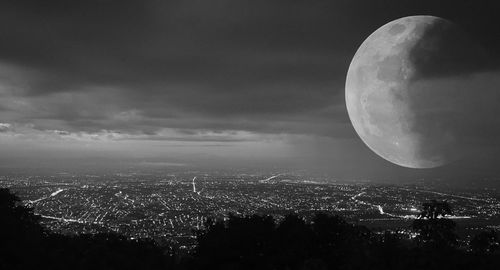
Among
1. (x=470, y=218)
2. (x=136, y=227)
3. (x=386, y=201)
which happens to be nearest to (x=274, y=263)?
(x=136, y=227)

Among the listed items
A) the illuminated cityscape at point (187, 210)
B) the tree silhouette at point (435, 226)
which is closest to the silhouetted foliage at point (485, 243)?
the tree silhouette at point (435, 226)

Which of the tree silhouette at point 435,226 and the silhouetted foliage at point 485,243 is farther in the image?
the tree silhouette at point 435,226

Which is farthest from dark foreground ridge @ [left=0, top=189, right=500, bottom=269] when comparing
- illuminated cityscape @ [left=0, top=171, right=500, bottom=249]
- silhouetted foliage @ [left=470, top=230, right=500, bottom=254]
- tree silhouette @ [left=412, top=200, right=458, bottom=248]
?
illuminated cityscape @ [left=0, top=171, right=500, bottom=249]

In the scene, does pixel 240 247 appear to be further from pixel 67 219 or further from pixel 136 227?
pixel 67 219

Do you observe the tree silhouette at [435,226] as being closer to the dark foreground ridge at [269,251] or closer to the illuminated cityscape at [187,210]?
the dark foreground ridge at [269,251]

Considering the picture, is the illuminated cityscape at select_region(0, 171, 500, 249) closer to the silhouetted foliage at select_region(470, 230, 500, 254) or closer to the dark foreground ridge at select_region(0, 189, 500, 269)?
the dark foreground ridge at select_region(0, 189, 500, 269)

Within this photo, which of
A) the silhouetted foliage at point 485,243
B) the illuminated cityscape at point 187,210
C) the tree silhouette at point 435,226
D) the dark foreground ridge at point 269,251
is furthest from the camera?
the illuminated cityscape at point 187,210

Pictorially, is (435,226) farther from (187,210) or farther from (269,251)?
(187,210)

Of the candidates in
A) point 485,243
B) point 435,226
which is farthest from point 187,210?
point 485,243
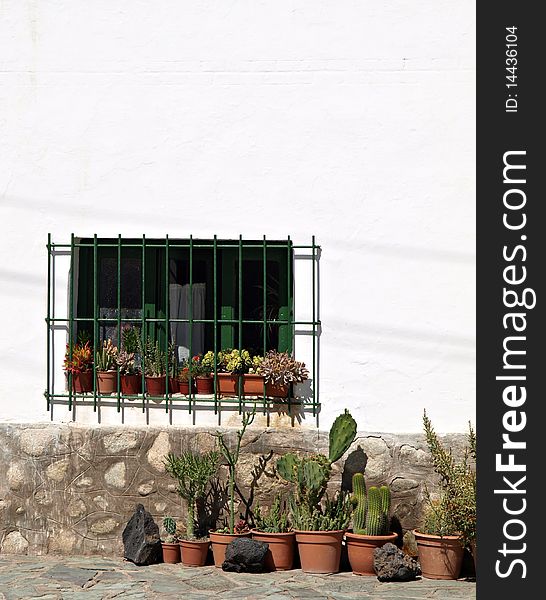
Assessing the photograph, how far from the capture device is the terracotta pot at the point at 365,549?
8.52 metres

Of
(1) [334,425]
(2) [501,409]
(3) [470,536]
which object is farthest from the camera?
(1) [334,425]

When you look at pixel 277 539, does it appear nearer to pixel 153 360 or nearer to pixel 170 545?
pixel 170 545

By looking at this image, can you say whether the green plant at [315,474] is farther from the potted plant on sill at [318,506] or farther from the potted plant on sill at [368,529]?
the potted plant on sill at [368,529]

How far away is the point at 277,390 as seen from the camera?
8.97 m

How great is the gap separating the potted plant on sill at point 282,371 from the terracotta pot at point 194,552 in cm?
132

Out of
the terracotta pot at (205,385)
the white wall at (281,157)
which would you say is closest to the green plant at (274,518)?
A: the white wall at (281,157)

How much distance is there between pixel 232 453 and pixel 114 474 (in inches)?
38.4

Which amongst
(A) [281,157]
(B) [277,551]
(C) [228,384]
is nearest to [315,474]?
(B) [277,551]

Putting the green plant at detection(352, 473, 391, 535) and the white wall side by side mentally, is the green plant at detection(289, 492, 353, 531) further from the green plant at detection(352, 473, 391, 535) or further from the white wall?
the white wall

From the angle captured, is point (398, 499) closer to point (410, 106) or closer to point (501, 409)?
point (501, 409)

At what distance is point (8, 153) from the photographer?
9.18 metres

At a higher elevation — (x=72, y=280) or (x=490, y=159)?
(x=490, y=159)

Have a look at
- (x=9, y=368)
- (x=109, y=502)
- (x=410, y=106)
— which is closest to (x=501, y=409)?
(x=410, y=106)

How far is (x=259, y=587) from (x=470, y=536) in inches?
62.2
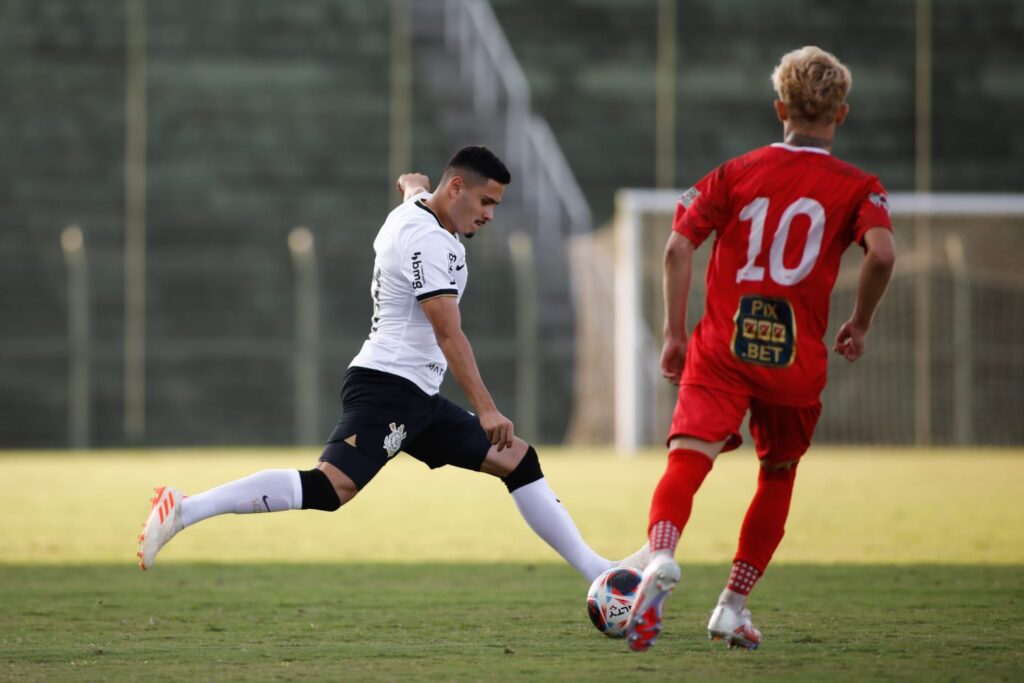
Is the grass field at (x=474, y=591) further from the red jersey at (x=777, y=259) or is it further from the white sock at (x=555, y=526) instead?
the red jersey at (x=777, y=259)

-*-*-

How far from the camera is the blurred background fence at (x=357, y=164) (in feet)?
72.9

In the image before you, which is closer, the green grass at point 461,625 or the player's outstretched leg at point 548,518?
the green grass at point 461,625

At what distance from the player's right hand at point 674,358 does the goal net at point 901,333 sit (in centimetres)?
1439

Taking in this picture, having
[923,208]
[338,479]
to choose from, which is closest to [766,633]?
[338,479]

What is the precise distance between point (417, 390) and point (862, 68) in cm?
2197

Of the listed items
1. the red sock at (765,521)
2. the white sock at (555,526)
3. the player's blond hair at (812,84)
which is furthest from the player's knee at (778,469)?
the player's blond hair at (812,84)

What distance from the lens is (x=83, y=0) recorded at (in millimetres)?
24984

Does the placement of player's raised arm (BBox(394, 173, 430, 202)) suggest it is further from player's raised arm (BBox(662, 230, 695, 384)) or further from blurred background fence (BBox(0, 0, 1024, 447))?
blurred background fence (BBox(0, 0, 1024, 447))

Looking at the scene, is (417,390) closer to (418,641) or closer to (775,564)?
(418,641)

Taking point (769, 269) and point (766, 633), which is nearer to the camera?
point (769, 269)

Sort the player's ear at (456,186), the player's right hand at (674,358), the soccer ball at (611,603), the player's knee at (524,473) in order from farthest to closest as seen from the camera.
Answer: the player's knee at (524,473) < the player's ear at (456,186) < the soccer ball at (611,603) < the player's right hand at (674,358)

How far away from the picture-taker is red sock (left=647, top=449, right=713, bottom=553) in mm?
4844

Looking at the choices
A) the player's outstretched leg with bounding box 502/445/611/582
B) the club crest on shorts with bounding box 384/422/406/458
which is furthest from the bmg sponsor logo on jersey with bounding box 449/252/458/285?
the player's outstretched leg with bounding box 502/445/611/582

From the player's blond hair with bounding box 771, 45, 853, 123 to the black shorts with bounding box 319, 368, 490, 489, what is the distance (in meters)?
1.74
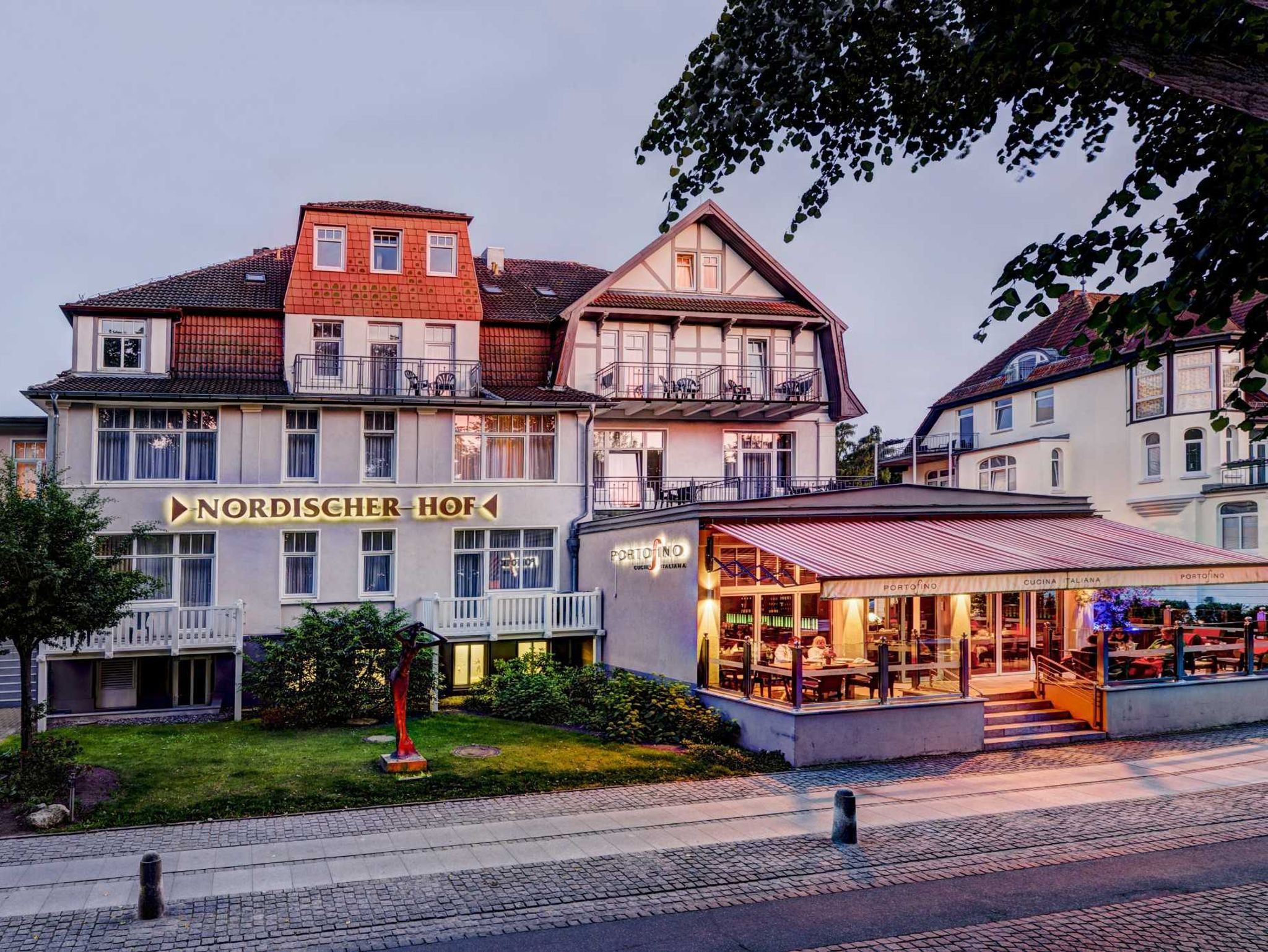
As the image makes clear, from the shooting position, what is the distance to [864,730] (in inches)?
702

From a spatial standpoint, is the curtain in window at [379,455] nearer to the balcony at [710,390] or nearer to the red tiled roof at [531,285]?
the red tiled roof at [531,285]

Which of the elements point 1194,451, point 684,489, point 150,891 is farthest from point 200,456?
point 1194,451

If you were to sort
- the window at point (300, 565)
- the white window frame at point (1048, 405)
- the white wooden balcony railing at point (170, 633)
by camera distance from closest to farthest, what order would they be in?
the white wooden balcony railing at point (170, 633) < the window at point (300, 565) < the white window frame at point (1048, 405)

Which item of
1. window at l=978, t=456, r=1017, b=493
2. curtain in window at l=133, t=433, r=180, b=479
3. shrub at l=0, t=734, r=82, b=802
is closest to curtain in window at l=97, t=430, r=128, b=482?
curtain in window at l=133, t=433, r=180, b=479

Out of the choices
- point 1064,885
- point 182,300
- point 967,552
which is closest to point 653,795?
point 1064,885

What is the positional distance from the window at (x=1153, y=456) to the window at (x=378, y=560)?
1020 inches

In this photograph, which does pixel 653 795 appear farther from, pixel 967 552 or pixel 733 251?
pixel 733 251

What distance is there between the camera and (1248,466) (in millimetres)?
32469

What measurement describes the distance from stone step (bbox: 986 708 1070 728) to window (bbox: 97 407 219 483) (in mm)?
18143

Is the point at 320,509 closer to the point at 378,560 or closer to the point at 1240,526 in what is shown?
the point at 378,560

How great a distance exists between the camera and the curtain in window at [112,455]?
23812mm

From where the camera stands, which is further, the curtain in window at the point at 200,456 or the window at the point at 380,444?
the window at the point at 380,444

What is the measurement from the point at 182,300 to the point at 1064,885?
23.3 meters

-*-*-

◆ **Exercise details**
Lay out the records starting at the line containing "From where the" and ending at the line containing "23.3 meters" as a two-column CSV with the headers text and answer, one row per record. Put each value in its own quoted field and replace any line breaks with spaces.

◆ **Output of the exercise**
text,answer
"From where the camera stands, which is further, the curtain in window at the point at 200,456 or the window at the point at 380,444?","the window at the point at 380,444"
"What is the measurement from the point at 182,300 to the point at 1064,885?","23.3 meters"